In a few cases, only the exterior walls remain. Former kitchens and living rooms are reduced to piles of layered rubble. For the most part, though, the two- or three-dozen parcels here are still recognizable as houses–but like Elvis working that milk cow, they’re just real real gone.
It’s no secret: The Orbit makes a living off ghosts. It’s a strange way to earn a buck, but business is good. Oh sure, we love to run stories on weird religion, city steps, egg hunts, and the like. But you try to pay the rent covering some street artist who won’t call your ass back!
Since the beginning, so-called ghost signs and ghost houses have been stock-in-trade for us and Orbit faithful snack on them like funnel cakes at the county fair. We’re already licking our lips for the ghost pizza we’ll never get to eat in an upcoming Pie Day feature. One ghost bike made these pages, but mercifully, cycling deaths have been rare enough to not warrant follow-up stories…yet. All that said, Clairton’s Lincoln Way ghost neighborhood is something altogether more dramatic.

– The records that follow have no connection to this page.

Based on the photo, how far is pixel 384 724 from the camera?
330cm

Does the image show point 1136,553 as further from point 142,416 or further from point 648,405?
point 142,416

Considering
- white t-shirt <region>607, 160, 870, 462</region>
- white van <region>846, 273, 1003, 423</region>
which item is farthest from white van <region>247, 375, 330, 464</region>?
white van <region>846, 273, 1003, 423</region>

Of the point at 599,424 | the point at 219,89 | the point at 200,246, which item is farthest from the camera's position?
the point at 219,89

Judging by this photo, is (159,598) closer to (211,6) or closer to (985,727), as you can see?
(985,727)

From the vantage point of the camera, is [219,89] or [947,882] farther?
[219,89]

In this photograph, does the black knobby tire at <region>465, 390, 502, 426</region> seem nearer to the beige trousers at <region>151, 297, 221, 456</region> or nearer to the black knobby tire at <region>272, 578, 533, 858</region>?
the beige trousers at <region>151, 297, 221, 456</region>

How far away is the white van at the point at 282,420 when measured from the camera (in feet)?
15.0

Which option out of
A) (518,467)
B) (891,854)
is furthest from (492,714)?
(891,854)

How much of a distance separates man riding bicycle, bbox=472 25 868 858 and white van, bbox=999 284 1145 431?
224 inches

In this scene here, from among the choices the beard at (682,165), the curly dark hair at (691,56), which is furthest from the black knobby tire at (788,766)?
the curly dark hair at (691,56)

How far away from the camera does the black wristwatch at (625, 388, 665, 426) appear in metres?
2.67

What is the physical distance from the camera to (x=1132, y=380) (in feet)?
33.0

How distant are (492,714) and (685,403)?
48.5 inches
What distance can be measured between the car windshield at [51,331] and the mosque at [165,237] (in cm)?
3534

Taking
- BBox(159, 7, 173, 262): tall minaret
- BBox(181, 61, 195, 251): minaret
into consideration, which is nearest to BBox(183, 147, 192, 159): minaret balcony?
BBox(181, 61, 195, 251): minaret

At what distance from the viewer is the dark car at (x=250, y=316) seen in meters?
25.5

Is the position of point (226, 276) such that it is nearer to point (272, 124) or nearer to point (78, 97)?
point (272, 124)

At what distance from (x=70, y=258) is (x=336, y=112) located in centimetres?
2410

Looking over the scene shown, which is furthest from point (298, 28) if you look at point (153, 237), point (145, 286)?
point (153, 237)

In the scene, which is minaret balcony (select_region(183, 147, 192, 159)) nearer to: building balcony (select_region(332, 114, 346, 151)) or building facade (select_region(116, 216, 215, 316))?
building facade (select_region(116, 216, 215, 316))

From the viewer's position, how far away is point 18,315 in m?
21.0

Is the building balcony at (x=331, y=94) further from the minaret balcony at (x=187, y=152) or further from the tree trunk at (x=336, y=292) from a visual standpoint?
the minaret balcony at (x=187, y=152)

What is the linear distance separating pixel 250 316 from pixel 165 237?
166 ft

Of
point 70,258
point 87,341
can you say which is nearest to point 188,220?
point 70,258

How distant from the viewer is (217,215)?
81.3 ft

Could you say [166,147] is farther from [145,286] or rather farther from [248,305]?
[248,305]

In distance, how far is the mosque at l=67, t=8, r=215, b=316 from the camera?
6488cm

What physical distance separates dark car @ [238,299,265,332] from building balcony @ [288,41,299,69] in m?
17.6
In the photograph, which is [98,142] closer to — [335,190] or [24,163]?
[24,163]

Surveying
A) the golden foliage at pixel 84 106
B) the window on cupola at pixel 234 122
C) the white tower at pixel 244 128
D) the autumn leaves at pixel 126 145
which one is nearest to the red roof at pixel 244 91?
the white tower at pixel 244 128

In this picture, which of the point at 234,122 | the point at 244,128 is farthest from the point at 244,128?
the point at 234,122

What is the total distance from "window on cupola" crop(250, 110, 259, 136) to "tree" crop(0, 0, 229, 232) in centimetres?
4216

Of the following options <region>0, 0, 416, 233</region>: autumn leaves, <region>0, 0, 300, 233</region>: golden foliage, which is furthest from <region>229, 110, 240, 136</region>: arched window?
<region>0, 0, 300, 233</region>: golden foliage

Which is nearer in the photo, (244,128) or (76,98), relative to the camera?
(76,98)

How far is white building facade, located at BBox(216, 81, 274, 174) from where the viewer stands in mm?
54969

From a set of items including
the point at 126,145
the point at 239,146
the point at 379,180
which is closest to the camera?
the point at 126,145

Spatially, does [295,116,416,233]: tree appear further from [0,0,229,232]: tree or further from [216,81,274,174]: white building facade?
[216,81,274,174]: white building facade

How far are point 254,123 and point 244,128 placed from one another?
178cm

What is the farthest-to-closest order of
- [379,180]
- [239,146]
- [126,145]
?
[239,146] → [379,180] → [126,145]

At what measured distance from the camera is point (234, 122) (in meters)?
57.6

Speeding south, the billowing white smoke of U.S. Steel’s Clairton coke plant is already on the horizon. Not a care in the world–next stop, Donora! But then, all of the sudden something flashes through the passenger-side window. With just the quickest of glances, we see it’s a pair of burned-out and bummed-out houses on a thin residential street just off the main road. They’re alarming, but sadly not that all that unique in the depopulated Mon Valley.
On the way home, Swiss-cheese-for-brains has already forgotten the sighting mere hours beforehand. But when a mirror-image of the earlier picture pops through the windshield, it’s deja vu all over again. This time breaks squeal, the Orbitmobile is stashed on a muddy berm, and we hoof it back up the road to see what’s going on.
What’s going on is pretty intense. An entire residential street–not long, but still the equivalent of maybe five or six city blocks–with every single home abandoned, crumbled, collapsed, gutted, scarred, and mocked. Lincoln Way is a hollow between steep rising hills on either side with no outlet streets or other exits, so there’s literally no visible habitation that isn’t in this shape.
The scene is one that could be interpreted as anything from a Love Canal-style environmental disaster to world-without-us post-apocalypse. [That hasn’t happened yet, right?] This was clearly not the result of any single house fire or the general tough economics of the Mon Valley–every inch of Lincoln Way was vacated for a reason.
Though we found it all on our own–by accident–The Orbit was not the first cop on this particular beat. Once one fires up The Google Machine, he or she finds out Lincoln Way has been documented by sources from the mainstream/”dishonest” press (“Clairton fire decimates ‘ghost town'”, Post-Gazette, April 11, 2015) to paranormal support groups (wikinut.com’s “The Mystery of Clairton’s Abandoned Lincoln Way”)–and I’m sure every teenager at Steel Valley High.
Most terrifically, though, the great Architectural Afterlife blog covered Lincoln Way back in 2015 with an astoundingly great collection of photographs taken through a pair of visits in both winter snow and summer’s lush, full overgrowth. Unlike this need-to-get-home-for-dinner blogger, AA’s Johnny Joo wasn’t afraid to risk falling through the floorboards and got some beautiful, heartbreaking inside shots as a result. His piece is highly recommended–and the contrast with The Orbit‘s recent photos show how fast Lincoln Way is returning to cinder.